### EXERCISE AIM
In the data below, find the line containing "How far from the viewer"; reproduce that line and all subsequent lines exactly, and nothing else.

### EXERCISE DATA

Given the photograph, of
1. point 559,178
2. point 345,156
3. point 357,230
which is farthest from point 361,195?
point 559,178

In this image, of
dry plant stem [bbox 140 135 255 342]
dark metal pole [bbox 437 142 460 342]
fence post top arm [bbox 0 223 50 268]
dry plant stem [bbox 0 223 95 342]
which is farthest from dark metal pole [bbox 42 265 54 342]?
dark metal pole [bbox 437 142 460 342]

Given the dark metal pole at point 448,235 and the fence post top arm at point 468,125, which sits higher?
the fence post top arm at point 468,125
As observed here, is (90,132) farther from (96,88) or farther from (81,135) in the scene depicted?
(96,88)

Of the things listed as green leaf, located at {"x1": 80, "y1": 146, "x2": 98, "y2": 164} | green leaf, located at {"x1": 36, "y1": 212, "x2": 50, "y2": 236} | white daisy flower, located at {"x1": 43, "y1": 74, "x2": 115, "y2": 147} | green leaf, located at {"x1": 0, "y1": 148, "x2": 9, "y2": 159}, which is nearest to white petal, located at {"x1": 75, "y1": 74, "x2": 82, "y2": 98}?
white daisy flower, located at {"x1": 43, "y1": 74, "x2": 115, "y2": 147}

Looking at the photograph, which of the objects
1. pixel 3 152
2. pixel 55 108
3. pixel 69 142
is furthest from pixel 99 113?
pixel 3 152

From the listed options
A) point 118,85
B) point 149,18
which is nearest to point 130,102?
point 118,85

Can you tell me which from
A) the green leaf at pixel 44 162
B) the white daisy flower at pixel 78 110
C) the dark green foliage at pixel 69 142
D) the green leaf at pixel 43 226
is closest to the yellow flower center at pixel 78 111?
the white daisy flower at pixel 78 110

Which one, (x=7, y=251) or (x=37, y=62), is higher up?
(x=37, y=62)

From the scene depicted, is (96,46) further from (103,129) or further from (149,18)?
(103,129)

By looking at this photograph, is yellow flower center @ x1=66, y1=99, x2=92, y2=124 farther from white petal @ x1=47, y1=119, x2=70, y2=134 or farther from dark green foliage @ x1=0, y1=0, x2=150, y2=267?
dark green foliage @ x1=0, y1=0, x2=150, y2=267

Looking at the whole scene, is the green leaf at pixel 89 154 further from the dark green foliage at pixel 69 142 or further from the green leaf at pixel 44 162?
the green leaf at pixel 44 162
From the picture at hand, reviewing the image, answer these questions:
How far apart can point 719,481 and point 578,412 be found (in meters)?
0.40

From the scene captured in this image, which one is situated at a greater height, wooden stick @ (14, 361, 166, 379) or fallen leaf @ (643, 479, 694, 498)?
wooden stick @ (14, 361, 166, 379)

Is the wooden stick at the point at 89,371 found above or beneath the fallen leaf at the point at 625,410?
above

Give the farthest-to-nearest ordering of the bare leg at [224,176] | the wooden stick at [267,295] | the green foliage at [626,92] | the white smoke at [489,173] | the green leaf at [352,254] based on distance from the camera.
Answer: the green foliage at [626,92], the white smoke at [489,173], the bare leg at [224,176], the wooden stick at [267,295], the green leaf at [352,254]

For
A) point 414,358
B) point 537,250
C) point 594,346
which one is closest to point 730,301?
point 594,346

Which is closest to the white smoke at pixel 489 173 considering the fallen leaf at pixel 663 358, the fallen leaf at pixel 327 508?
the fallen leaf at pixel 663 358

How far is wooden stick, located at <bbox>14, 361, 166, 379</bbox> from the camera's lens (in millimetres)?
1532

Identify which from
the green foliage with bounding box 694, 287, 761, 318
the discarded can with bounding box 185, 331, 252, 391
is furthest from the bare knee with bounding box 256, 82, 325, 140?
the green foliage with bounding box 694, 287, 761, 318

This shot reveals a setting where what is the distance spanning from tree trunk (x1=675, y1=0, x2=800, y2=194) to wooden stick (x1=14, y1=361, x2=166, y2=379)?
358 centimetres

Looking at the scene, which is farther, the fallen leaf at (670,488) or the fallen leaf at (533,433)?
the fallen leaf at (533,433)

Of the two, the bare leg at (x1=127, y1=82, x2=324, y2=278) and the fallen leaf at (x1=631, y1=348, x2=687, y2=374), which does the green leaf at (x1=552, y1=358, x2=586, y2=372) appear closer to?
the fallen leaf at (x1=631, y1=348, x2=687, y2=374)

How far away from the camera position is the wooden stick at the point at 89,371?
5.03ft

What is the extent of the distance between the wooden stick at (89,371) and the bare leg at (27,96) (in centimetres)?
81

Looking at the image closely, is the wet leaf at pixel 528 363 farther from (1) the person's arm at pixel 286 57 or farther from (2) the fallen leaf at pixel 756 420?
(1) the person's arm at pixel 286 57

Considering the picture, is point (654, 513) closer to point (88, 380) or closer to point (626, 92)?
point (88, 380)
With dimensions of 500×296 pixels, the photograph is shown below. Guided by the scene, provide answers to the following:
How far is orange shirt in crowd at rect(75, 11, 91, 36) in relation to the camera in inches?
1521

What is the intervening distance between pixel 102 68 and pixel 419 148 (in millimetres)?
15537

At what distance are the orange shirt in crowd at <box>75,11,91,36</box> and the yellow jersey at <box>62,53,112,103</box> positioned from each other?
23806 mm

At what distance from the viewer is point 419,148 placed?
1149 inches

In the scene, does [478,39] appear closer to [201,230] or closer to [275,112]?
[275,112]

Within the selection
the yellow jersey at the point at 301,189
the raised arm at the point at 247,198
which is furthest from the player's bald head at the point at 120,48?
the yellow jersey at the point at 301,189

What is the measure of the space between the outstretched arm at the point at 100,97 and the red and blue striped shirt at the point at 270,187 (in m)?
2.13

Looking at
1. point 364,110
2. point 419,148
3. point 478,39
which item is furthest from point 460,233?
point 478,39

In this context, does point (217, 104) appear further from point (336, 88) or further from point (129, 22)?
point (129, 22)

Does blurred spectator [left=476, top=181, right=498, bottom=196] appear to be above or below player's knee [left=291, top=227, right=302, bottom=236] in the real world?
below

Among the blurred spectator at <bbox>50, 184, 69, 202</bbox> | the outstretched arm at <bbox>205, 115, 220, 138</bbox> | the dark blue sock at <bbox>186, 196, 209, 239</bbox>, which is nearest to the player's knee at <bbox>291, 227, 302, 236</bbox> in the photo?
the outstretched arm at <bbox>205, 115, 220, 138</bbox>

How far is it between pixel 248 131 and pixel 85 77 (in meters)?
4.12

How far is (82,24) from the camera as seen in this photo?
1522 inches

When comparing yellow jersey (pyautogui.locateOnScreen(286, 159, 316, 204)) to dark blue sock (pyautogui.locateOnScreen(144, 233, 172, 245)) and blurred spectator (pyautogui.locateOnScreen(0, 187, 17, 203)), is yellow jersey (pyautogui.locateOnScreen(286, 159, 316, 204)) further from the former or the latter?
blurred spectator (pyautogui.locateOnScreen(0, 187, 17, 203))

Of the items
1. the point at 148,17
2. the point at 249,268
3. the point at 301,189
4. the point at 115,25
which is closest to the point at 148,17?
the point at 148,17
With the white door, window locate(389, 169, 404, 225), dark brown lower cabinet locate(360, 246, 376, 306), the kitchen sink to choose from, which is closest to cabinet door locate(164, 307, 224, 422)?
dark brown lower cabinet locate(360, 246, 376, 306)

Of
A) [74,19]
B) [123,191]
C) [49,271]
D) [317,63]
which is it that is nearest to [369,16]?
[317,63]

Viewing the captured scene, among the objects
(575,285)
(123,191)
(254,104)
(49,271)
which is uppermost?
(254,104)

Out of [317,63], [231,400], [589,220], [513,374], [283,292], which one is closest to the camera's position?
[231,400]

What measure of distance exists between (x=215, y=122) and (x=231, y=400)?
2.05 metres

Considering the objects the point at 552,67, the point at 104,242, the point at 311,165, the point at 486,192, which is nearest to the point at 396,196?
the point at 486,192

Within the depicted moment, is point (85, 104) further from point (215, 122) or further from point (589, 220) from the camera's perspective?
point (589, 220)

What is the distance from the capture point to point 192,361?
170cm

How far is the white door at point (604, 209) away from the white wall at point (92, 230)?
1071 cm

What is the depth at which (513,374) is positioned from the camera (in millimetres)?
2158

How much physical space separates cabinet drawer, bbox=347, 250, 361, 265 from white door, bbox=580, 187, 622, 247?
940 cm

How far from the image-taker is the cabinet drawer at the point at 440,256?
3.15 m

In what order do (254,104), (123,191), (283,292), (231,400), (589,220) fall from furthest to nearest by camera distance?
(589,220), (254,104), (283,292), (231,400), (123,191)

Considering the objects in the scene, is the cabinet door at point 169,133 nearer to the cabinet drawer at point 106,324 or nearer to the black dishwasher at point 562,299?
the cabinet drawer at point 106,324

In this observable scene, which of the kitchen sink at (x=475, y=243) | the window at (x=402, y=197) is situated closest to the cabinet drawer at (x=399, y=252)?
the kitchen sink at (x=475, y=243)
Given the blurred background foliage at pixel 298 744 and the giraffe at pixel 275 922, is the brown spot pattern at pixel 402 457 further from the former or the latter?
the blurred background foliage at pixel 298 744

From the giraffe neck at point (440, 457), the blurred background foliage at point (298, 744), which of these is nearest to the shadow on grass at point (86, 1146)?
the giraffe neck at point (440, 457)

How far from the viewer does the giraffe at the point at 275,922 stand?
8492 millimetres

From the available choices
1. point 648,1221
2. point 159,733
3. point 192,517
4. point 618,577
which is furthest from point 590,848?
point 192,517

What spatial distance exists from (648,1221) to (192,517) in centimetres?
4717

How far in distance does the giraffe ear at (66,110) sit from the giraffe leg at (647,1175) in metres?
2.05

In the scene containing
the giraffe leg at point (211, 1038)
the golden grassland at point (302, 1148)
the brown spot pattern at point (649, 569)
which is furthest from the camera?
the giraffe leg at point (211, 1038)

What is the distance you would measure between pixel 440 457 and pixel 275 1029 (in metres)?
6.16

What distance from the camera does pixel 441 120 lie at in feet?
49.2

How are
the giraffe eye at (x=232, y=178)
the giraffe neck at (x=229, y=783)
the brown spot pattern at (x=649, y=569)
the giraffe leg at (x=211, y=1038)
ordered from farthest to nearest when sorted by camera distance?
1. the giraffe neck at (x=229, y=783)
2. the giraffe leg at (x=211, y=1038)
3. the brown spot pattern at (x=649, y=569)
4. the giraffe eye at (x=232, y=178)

### OUTPUT OF THE TASK
How far from the viewer does the giraffe at the point at 275,922 stand?
8492 millimetres

From the available choices
1. point 648,1221
2. point 159,733
3. point 192,517
4. point 618,577
which is furthest from point 590,848?
point 192,517

What spatial distance exists from (648,1221) to (192,517) in centimetres?
4717

How far in distance does the giraffe ear at (66,110) sit from the giraffe leg at (647,1175) in metres?
2.05

In the scene containing
the giraffe leg at point (211, 1038)
the golden grassland at point (302, 1148)
the brown spot pattern at point (649, 569)
which is furthest from the camera?
the giraffe leg at point (211, 1038)

What is the distance you would measure between pixel 440 457 and pixel 275 1029 (in metres)?
6.16

What distance from the camera does pixel 441 120 lie at in feet?
49.2

How are
the giraffe eye at (x=232, y=178)
the giraffe neck at (x=229, y=783)
the brown spot pattern at (x=649, y=569)
the giraffe leg at (x=211, y=1038)
ordered from farthest to nearest when sorted by camera distance?
1. the giraffe neck at (x=229, y=783)
2. the giraffe leg at (x=211, y=1038)
3. the brown spot pattern at (x=649, y=569)
4. the giraffe eye at (x=232, y=178)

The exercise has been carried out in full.